For an ab-initio conversion of an unfamiliar code base from C to C++ the use of OpenCode with LMS saves neither time nor energy. It takes slightly longer to achieve the minimal requirement with LLMAC than if the process is performed by hand, though we could hit parity if we're charitable. Since the system is running with a fairly high load for the majority of the time the energy consumed is significantly higher. Every step of the update uses ~170 [W] when performed using LLMAC and ~120 [W] when done manually. The energy budget of the manual rewrite is dictated by the system's idle power draw and can be significantly lower. For instance: performing the same task but using a RaspberryPi 5 instead of the Ryzen system would reduce the idle power draw to ~54 [W] and therefore require only 198 [Wh] of energy, catapulting the human-powered rewrite ahead in energy-efficiency by a factor of 5.4!

The future

I am turning this into a little series on the effectiveness and efficiency of locally-run models in software development. It'll be interesting to tune the parameters of the model further to utilise the available resources to their fullest.

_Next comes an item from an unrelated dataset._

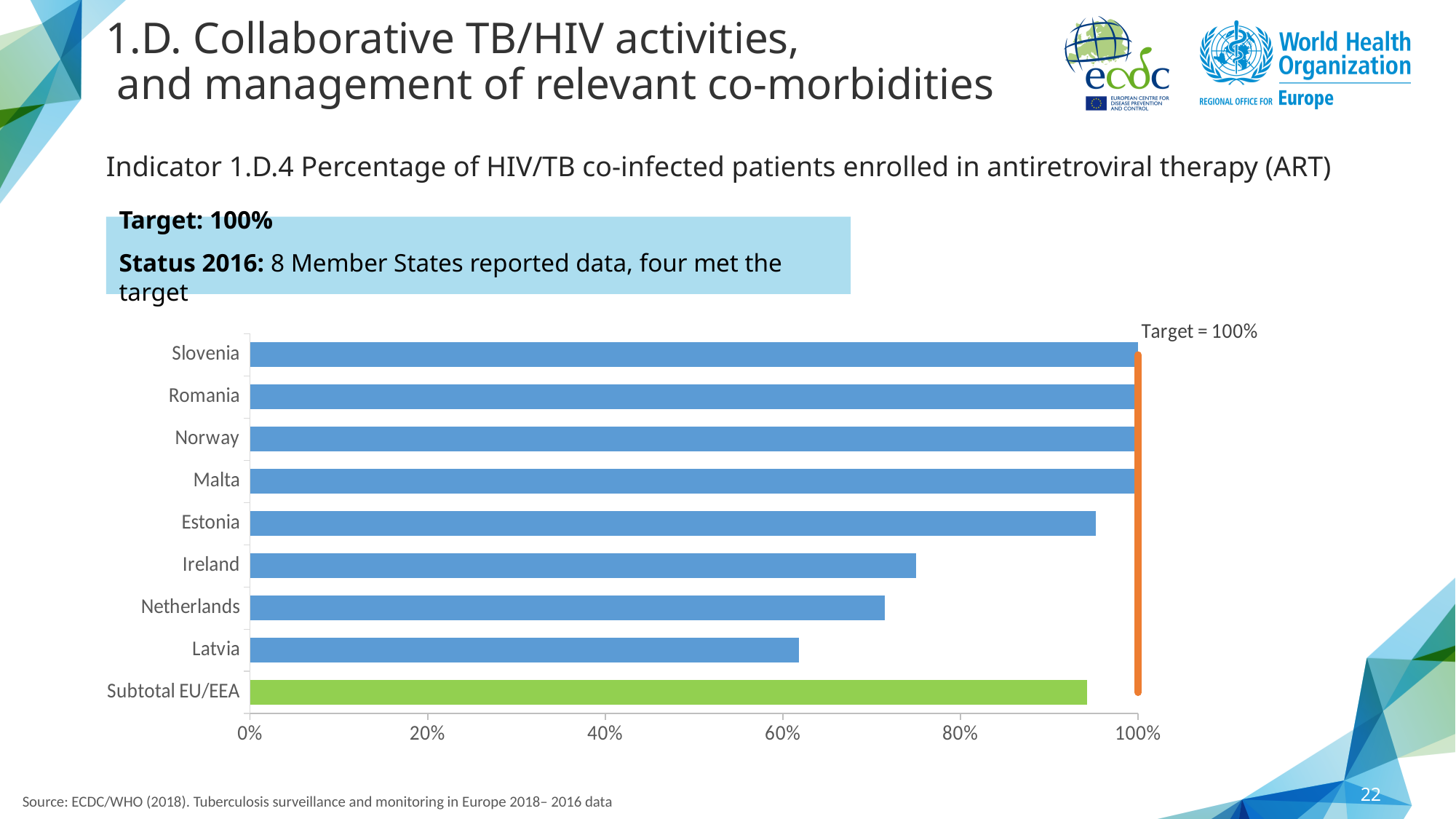
Which bar in the chart is coloured green rather than blue? Subtotal EU/EEA What is the value for Malta? 100% Is the value for Netherlands greater or less than 60%? greater Which has the larger value, Ireland or Netherlands? Ireland Is the value for Estonia greater or less than 80%? greater Is the value for Ireland greater or less than 80%? less What kind of chart is shown on the slide? bar chart What target value is marked by the vertical line in the chart? Target = 100% Which country has the lowest value in the chart? Latvia What is the value for Slovenia? 100% How many bars are plotted in the chart? 9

I hope this will reduce the time-to-solution while simultaneously improving the quality. Another variation to consider will be the constraints on the inputs to prevent OpenCode excursions.

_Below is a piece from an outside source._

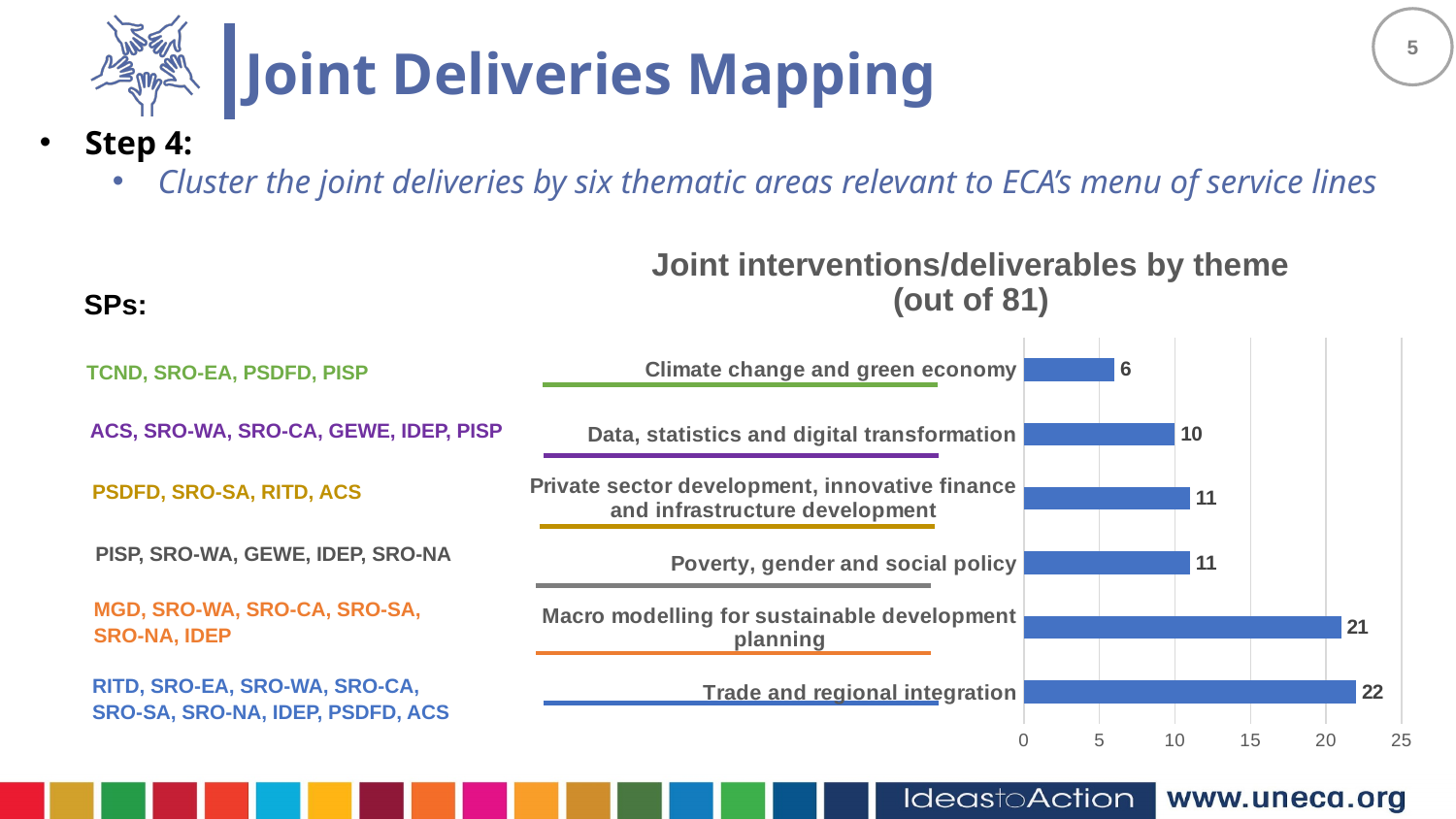
What is the title of the chart? Joint interventions/deliverables by theme (out of 81) What is the value for Data, statistics and digital transformation? 10 What is the value for Macro modelling for sustainable development planning? 21 What is the difference between the values for Trade and regional integration and Climate change and green economy? 16 Which theme has the highest number of joint interventions/deliverables? Trade and regional integration What kind of chart is shown on the slide? Bar chart How many themes are shown in the chart? 6 Which is larger: the value for Poverty, gender and social policy or the value for Data, statistics and digital transformation? Poverty, gender and social policy What is the value for Climate change and green economy? 6 What is the maximum value shown on the chart's horizontal axis? 25 What is the value for Trade and regional integration? 22 Which theme has the lowest number of joint interventions/deliverables? Climate change and green economy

For a future comparison between various models (e.g. GPT OSS, Devstral etc.) using the same simple task a more rigorous set of fixed queries and instructions would be required. While the RNG of the model can be seeded in LMS, the inputs are arbitrary and will make a comparison of various models more difficult.

Final thoughts

From the observations presented here LLMAC is not meaningful to me, neither w.r.t. time nor energy. The former can likely be substantially reduced, which would make the tools attractive to save time. I expect such time saving to be accompanied by a corresponding increase in energy used, though. Given the observations and the brief comparison of generation speed to ChatGPT (c.f. Caveats and their effects) I expect an observable speed-up of the work, but not by a factor of 10.

The low-intensity of the work when using LLMAC facilitates, for me, loss of concentration, which in turn results in less precise commands to the tool and a higher likelihood of unintended consequences and the need for extra work to fix such consequences.